3.5. Development of NMPR-Based Nomogram for OS
In light of the limited sample size and lack of some information, the nomogram was only developed in the training cohort. The independent predictors including NMPR, CRP, CEA, T stage, N stage and tumor differentiation were used to establish nomogram (Figure 4A). The evaluation revealed that the predictive accuracy of the nomogram is acceptable with a C-index of 0.71 (95% CI; 0.676–0.748). The calibration plots of the nomograms also showed a good coherence between the predictions and actual values in the probability of 2- and 3-year OS (Figure 4B).
4. Discussion
For decades, the close link between cancer and inflammation has been widely accepted. An inflammatory tumor environment has proven detrimental by promoting the proliferation and survival of malignant cells as well as angiogenesis and metastasis in the development of ESCC [19]. Testing leukocytes obtained from peripheral blood is an inexpensive, highly reliable, and reproducible method to examine the status of systemic inflammatory responses, by which numerous valuable indicators such as NLR, PLR and RDW have been confirmed as prognostic, even treatment-guided, in a variety of cancers including ESCC [3,20,21,22]. In the present study, the first of its kind to the best of our knowledge, we investigated and validated the prognostic value of NMPR, demonstrating an adverse impact of high NMPR on OS in patients with resectable ESCC. Moreover, we developed a nomogram incorporating NMPR, T stage, N stage, tumor differentiation, CEA and CRP to predict the OS with reasonable discriminations and calibrations.
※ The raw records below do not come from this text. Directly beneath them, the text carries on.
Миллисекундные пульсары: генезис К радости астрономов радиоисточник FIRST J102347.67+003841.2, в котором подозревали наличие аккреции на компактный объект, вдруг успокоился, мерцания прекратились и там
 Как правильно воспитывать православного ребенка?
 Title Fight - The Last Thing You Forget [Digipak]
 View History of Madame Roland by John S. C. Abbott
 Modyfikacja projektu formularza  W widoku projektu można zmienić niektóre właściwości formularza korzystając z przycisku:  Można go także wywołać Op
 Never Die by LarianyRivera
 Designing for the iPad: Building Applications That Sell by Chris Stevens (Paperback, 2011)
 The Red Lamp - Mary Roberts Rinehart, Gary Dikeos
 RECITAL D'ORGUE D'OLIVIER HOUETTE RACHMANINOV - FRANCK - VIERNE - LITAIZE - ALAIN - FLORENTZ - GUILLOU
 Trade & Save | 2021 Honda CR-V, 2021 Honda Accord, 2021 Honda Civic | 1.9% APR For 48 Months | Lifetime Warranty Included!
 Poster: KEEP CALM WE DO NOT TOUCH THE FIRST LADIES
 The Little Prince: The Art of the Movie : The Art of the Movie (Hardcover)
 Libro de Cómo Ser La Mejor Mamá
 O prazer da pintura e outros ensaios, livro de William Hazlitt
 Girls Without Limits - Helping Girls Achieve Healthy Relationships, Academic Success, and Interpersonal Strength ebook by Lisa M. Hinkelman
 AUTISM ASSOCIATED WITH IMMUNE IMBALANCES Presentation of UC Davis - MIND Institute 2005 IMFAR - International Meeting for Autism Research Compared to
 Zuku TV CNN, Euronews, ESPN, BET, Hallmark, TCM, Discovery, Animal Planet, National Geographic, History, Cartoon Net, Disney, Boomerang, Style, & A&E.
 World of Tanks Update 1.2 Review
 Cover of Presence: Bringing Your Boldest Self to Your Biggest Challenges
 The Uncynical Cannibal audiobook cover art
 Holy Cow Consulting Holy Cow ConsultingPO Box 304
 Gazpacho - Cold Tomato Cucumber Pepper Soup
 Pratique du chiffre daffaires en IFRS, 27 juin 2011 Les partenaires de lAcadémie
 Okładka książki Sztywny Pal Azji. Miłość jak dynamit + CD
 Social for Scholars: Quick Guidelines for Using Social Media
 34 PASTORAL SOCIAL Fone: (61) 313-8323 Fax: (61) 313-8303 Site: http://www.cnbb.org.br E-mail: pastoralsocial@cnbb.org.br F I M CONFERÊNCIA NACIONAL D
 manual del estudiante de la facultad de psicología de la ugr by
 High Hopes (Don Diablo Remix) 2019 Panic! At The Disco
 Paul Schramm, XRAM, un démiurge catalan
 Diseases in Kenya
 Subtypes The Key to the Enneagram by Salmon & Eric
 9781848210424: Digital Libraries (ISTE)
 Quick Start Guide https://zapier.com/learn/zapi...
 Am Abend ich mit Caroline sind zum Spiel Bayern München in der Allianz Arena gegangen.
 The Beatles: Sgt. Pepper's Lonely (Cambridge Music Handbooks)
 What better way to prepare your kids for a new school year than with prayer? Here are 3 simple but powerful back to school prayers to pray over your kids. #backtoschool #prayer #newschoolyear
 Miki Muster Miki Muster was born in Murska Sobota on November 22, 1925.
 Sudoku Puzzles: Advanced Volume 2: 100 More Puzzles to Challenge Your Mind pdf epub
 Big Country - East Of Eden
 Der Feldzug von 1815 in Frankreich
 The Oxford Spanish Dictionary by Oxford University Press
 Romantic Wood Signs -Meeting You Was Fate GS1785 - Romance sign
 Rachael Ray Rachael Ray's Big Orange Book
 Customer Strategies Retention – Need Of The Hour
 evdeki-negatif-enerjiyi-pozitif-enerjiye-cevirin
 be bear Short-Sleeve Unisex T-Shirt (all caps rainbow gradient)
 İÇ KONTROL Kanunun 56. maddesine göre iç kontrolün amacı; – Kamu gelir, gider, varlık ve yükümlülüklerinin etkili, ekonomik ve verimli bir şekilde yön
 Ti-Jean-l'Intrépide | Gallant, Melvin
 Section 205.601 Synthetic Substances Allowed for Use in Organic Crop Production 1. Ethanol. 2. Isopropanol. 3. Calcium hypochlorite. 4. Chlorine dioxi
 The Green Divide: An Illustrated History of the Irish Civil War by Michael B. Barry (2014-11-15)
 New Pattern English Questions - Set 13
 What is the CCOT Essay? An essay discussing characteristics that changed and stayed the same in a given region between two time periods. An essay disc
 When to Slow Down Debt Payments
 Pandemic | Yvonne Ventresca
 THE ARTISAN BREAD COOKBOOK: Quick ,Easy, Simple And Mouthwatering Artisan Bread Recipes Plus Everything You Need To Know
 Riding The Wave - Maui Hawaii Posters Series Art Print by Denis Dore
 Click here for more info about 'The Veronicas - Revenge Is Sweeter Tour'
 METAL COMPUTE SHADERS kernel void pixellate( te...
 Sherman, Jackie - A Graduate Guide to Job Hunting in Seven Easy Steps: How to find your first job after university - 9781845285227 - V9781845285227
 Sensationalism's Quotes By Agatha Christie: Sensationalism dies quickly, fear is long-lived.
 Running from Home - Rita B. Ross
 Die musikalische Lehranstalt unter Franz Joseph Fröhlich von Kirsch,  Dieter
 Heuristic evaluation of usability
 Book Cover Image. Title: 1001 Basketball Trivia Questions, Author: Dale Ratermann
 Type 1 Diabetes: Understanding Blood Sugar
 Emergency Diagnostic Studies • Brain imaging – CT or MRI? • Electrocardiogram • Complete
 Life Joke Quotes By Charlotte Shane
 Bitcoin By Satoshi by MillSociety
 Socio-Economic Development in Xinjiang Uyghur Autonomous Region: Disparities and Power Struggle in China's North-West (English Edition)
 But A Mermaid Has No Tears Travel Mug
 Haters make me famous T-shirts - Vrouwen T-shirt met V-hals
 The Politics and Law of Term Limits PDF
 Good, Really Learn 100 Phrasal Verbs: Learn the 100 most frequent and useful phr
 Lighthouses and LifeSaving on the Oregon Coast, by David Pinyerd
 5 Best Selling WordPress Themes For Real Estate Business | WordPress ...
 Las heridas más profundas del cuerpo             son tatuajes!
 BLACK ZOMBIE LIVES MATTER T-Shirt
Accumulating evidence shows that the systemic inflammatory response is associated with clinical outcome in multiple types of cancers [23]. Among the peripheral blood cells, neutrophils and platelets are important elements involved in systemic inflammation and the main contributors affecting patient outcomes. Mechanically, the neutrophil population increased under inflammatory conditions, such as in a tumor-bearing body, secreting a large amount of nitric oxide, arginase, cytokines and reactive oxygen species, resulting in disorders of T cell activation and stimulating the production of vascular endothelial growth factor (VEGF) to accelerate tumor neovascularization [24,25,26]. Activated platelets were also a critical source of growth factors and cytokines, especially transforming growth factor β and VEGF to support multiple malignant biological behaviors of cancer cells [3], and platelet count was often found increased in patients with solid tumors [27,28]. Similarly, another platelet indices, MPV, which was usually recognized as a hallmark for platelet activation, was used to reflect the function status of platelets under inflammatory conditions, and MPV/PC was classically used as a marker of platelet activation in peripheral blood [29]. Thus, clinically, elevated levels of neutrophil, PC or MPV were useful indicators of systemic inflammation in cancer patients, which were also linked to a poor prognosis in a variety of cancers including ESCC.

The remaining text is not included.